Hi, I have a model that I used apex for implementing half-precision of the model. I wanted to know when I load the checkpoints should I load the checkpoints of apex?
If you want to continue the training in apex
, then you would have to restore the apex state_dict
.
However, we recommend to check out the native mixed-precision implementation as described here, which provides a smoother experience than apex.
Note that you would have to install the nightly binaries or build from source to use it.
Thank you for your answer. Is there anything wrong with using Apex?
Why do you recommend me to use the native mixed-precision implementation?
Actually, I am working with 3d images that are high dimensional. So, I frequently encounter the OOM error.
By using apex everything was fine until some moments ago. But, again after some changes in my code I do not know why I am getting OOM error!
My second question is that, if mixed precision and DistributedDataParallel, can be used at the same time and using both of them can solve the problem of OOM error for larger batches? I tried DataParallel before and it didn’t help.

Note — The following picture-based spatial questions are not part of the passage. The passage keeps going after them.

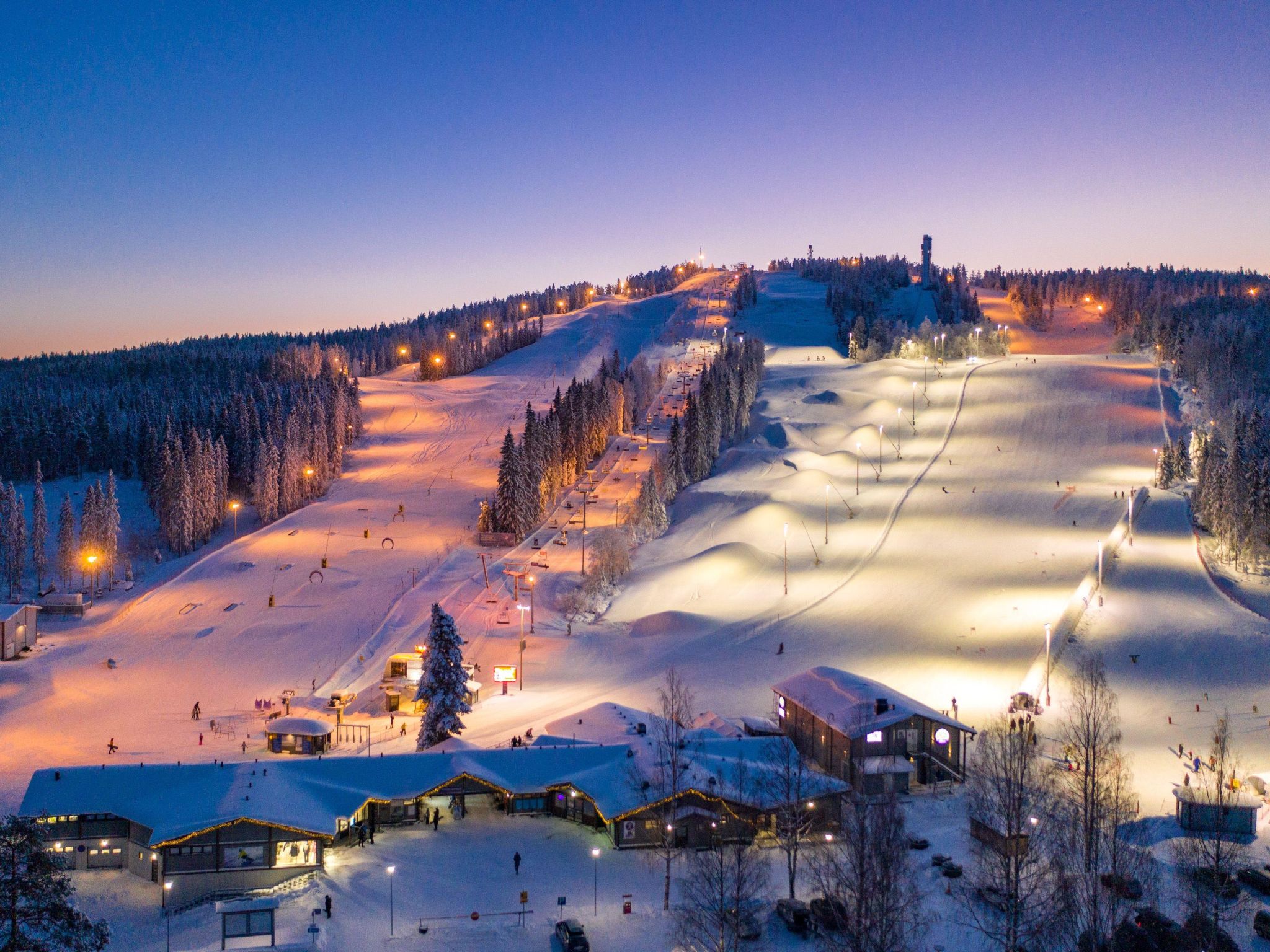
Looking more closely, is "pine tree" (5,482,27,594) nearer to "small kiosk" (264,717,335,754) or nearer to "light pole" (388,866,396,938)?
"small kiosk" (264,717,335,754)

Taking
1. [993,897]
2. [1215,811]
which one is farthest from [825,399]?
[993,897]

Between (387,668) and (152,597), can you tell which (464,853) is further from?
(152,597)

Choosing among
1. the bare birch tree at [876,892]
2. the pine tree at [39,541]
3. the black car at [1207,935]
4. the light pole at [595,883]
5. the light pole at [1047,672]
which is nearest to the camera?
the bare birch tree at [876,892]

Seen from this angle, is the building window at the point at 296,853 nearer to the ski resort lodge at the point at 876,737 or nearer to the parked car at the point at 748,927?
the parked car at the point at 748,927

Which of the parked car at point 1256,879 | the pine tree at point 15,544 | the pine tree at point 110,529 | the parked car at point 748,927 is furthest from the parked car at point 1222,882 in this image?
the pine tree at point 15,544

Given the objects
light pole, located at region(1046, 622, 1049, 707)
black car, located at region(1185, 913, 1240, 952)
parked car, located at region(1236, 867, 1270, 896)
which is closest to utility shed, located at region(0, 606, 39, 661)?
light pole, located at region(1046, 622, 1049, 707)

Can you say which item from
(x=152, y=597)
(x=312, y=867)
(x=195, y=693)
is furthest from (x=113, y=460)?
(x=312, y=867)
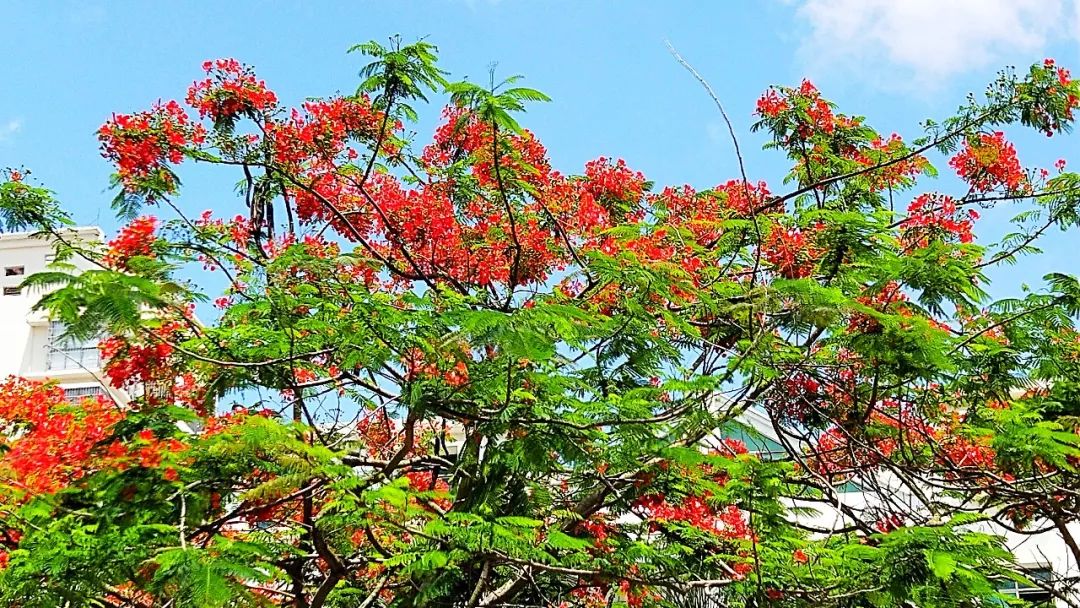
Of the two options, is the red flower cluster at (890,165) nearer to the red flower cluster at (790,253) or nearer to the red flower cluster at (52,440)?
the red flower cluster at (790,253)

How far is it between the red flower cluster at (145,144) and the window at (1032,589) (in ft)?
19.2

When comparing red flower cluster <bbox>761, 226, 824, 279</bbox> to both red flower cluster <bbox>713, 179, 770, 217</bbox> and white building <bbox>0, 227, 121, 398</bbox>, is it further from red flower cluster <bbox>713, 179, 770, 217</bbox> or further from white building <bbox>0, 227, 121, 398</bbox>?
white building <bbox>0, 227, 121, 398</bbox>

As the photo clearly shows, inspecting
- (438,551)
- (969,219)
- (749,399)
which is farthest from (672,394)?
(969,219)

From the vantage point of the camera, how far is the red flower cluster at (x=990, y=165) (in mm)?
8172

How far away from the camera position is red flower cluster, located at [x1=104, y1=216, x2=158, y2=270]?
22.2 ft

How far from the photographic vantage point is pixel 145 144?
7.72m

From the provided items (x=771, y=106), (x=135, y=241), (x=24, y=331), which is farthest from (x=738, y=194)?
(x=24, y=331)

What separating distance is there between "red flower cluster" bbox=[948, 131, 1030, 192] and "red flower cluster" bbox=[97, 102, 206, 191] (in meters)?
5.64

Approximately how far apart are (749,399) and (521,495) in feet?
4.51

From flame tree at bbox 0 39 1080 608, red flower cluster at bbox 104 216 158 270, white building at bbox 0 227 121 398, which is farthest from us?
white building at bbox 0 227 121 398

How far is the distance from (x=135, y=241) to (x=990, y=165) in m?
5.98

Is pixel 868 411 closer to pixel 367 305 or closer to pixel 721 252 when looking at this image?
pixel 721 252

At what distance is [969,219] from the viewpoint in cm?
800

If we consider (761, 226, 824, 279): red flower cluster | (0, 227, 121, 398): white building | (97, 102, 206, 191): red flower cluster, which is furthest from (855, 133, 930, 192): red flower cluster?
(0, 227, 121, 398): white building
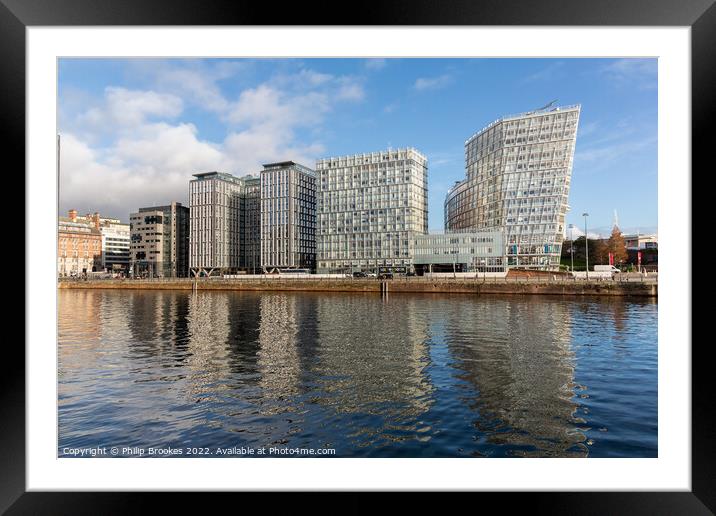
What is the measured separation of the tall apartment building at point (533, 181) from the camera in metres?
92.9

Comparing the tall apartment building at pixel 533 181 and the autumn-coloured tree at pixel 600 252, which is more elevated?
the tall apartment building at pixel 533 181

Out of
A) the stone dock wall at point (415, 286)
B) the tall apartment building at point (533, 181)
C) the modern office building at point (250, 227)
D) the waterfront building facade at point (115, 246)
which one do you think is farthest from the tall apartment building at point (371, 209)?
the waterfront building facade at point (115, 246)

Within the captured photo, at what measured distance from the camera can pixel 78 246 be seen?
12412 cm

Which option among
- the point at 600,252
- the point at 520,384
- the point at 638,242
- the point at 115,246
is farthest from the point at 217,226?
the point at 520,384

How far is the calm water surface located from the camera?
9.55 m

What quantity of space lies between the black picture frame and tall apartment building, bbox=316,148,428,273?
9754cm

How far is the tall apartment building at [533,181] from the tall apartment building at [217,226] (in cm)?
7980

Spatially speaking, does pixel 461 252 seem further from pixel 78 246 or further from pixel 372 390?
pixel 78 246

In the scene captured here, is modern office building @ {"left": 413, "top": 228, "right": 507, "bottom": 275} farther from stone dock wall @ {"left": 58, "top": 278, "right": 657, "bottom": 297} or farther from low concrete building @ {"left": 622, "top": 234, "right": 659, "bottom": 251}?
stone dock wall @ {"left": 58, "top": 278, "right": 657, "bottom": 297}

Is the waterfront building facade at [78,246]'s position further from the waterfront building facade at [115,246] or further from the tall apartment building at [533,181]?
the tall apartment building at [533,181]
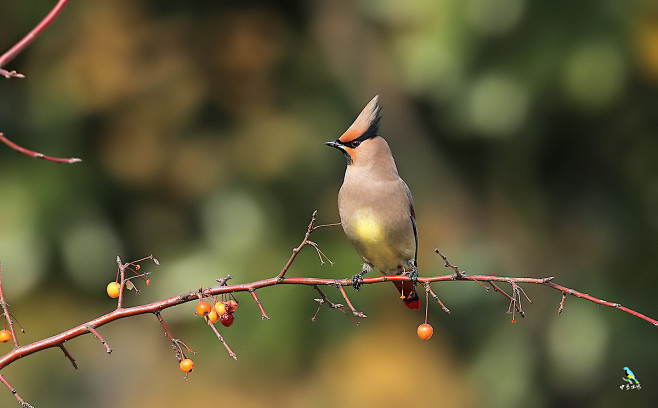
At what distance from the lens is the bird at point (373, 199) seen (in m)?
3.14

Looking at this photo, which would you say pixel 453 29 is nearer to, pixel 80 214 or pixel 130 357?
pixel 80 214

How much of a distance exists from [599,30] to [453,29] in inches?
41.8

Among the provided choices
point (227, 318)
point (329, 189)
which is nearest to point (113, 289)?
point (227, 318)

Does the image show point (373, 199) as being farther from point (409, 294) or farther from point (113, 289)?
point (113, 289)

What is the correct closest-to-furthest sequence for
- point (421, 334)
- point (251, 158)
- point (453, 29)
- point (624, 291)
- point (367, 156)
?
point (421, 334) < point (367, 156) < point (453, 29) < point (624, 291) < point (251, 158)

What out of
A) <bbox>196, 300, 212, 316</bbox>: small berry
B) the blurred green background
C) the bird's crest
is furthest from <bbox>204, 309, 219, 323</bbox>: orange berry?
the blurred green background

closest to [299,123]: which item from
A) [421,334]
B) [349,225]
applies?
[349,225]

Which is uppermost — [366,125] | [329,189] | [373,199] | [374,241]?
[366,125]

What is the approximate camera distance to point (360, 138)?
123 inches

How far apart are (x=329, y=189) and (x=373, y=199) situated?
5.23 metres

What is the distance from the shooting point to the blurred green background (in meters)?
7.50

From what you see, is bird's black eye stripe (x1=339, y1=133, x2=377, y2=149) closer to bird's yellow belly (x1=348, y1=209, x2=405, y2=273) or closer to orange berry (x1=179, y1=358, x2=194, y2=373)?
bird's yellow belly (x1=348, y1=209, x2=405, y2=273)

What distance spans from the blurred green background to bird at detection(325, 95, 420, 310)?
11.9 feet

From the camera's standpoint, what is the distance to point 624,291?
789cm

At the moment, I am working with batches of size 2, but in this batch size I do not observe good behavior of loss function and the loss function dose not decrease. It increase actually. After googling a lot I found that it’s due to batch size and dateset that I have. I tested it for 2D and it worked fine but for 3D I didn’t get good result.
apex.amp
was developed as the first implementation for mixed-precision training before @mcarilli implemented the native implementation.
The main advantage is that you can use it by installing the (nightly) binaries without building apex
as an extension (which is not always straightforward, if it’s your first time). In the long run we’ll move our focus on native amp and deprecate apex.amp
.
Here is also a more detailed description.
It’s hard to tell, which of these changes created the OOM issue suddently without seeing the code.